Relational Risk said another way: It’s the questions asked by companies, and answered by the agency and the intuitive meaning that each party thinks of those topics after the fact.

So how do you overcome only focusing on competency risk? While easy in concept, in reality it is much more difficult. The primary reason for it’s difficulty to easily implement is just because the nature of the current ‘marketplace’ for scoping and agency relations does not have it as a social norm. 

It starts with the questions you ask and allow to be asked to you as a company. Think about it for a second. Let’s say you are looking (or have just looked) for someone to carry out digital tasks for you (marketing, web, graphic, development, etc.). What kinds of questions did you ask?

I would bet that almost ALL of them focus on either vetting the capability or competency of the agencies competing. They ask about examples of what they have done in the best or how they will potentially work through your project in the future. It asks about the phases, the feedback loops, the project management and the strategy that will be employed. 

What they don’t focus on is anything on how the agency will help you understand what is right and wrong about your perceived features, functions and wants for a digital project. 

You see, while it is valuable and possible to glean relational information from competency-centered questions, it’s not the direct source of getting there. It’s a roundabout way to help provide you some anecdotal information. It might work to inform you enough, but it might not.

Despite the detailing above I do not necessarily believe that you should try to quantify or create a risk system that you plug into. In truth this idea is a work in progress of my own mind. But for now I believe that you should not make a “grading sheet” and then fit all your contenders into it. I do not think structure will help. In fact I know structure and process that is too rigid (queue RFPs) have a tremendous negative effect on the intended goals of starting the project off on the right foot. 

I think the usage and depth of usage is dependent on the parties involved and on their business goals and objectives. It’s having awareness that risk in digital projects is real and daunting. Being able to best ‘direct’ and ‘mitigate’ risk is a win-win game for everyone in the long run. Sure it may cause a client to take business away from an agency or an agency to turn business down. But that only helps to drive the right ways of thinking about digital, projects and in a sense life and relationships.

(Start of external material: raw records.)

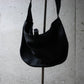 T.T Taiga Takahashi/Lot.018 Newsboy Bag Small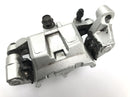 Yamaha XV 1600 Wild Star VP08 [2002] - Bremssattel Bremszange vorne links-2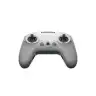 Пульт DJI FPV Remote Controller 2 (6941565904010)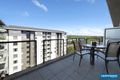Property photo of 155/77 Northbourne Avenue Turner ACT 2612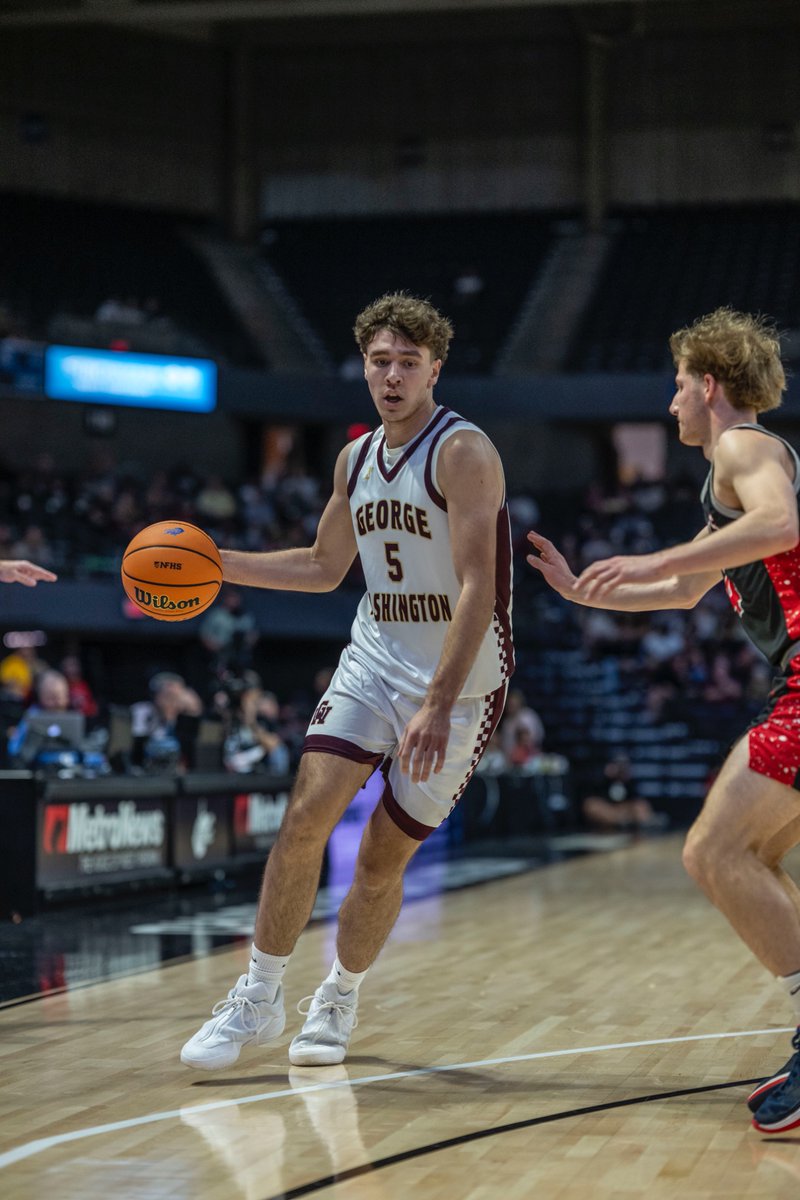 TheWVSSAC tweet media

Be aware of it. Have open conversations in the beginning that are more insightful that just selling something. Care more about helping people and reducing their risk in relation to whether or not you are the right person or business to work with. If nothing else actively ask yourself these questions when you have the deal in the bag:

  • What am I not asking about that I could
  • What are the biggest weaknesses I bring to the relationship
  •  “How can I reduce the risk of misunderstanding before signing”
  • Does the agency across from me actually care more about me as a person than the monetary status of my business’ work?